A gradual rolling ascent to a stage high of 1600m was managed by the front group, before a long decent to the foot of the final climb of the day provided an opportunity for Sherlock, Pettinà and Silvestre to shed their Mongolian rivals with their technical superiority.
The final climb provided a sharp end to the stage, with Sherlock cresting first with Pettinà. The two ran together on the largely downhill run to the line, with Sherlock outsprinting his rival to win the stage.
Few expected Pettinà’s lead to be challenged on the individual time trial, however many were surprised by the incredible dominance of the race leader over the hilly 47km course.
Starting last and adorned in the pink jersey of race leader, Pettinà destroyed the field, catching and passing most of the top-10 riders ahead of him.
Such was Pettinà’s dominance that really the only question of the day was who would finish the day second on GC. With a minute separating Silvestre and Sherlock, and a course suited to the later, it was expected that Sherlock would eclipse his Selle SMP team mate.

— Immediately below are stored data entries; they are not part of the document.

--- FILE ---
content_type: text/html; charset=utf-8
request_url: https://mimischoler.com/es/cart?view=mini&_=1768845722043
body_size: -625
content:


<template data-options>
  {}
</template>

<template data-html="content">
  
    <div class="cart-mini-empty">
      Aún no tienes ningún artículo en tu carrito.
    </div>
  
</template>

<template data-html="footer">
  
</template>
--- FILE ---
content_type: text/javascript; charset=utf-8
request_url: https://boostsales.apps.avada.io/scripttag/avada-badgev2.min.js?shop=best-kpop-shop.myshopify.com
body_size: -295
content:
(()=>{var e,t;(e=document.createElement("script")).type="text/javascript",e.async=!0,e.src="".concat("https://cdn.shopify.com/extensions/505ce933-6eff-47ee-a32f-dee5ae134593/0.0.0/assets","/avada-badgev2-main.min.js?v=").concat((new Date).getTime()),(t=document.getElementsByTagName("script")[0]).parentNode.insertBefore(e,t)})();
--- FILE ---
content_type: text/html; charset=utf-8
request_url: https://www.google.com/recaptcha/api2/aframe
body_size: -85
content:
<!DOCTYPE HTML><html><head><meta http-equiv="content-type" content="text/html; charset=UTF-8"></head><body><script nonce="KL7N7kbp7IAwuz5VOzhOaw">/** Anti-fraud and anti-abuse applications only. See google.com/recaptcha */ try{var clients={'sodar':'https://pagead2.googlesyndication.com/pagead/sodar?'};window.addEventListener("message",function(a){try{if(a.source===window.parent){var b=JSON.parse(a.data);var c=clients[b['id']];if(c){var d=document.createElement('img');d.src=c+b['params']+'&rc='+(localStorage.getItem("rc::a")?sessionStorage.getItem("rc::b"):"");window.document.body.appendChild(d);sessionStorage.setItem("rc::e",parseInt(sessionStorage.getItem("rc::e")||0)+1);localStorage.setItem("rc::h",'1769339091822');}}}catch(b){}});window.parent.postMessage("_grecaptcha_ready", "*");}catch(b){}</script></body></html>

And so it proved to be. Sherlock turned in a strong performance, passing his one and two minute men to record a fast time. By comparison, Silvestre showed the signs of accumulated fatigue after 5 days of racing, losing a number of minutes and relinquishing second overall.
Yuki Ikeda by his own admission had his best day of the race, riding strongly both uphill and on the numerous descents protect his GC position.
The start of the final stage was notable for the blistering start of almost the entirety of the Mongolian team. A quartet of riders shot off the 1km uphill start, gapping most of the field and almost immediately creating a 12-man leading group.
As the field settled into a largely flat, tailwind-backed run across the plains, the Mongolians continued their aggressive riding, driving up the climbs that emerged 20km into the stage.
Sherlock admitted after the stage that the pace set by the Mongolians on the early hills in the 87km stage had him teetering on the edge of his limit. However, when the Irishman himself came to the front – ostensibly to set a manageable pace, the Mongolian riders dropped away, leaving he and Pettinà alone.
Pettinà proved the stronger of the duo, riding into Nomad Steppe Camp first to win the stage and seal his overall win. Sherlock finishing second, and confirming his second place on GC. Bolor Erdene Enhtaivan, however it was Silvestre who held on to take third overall.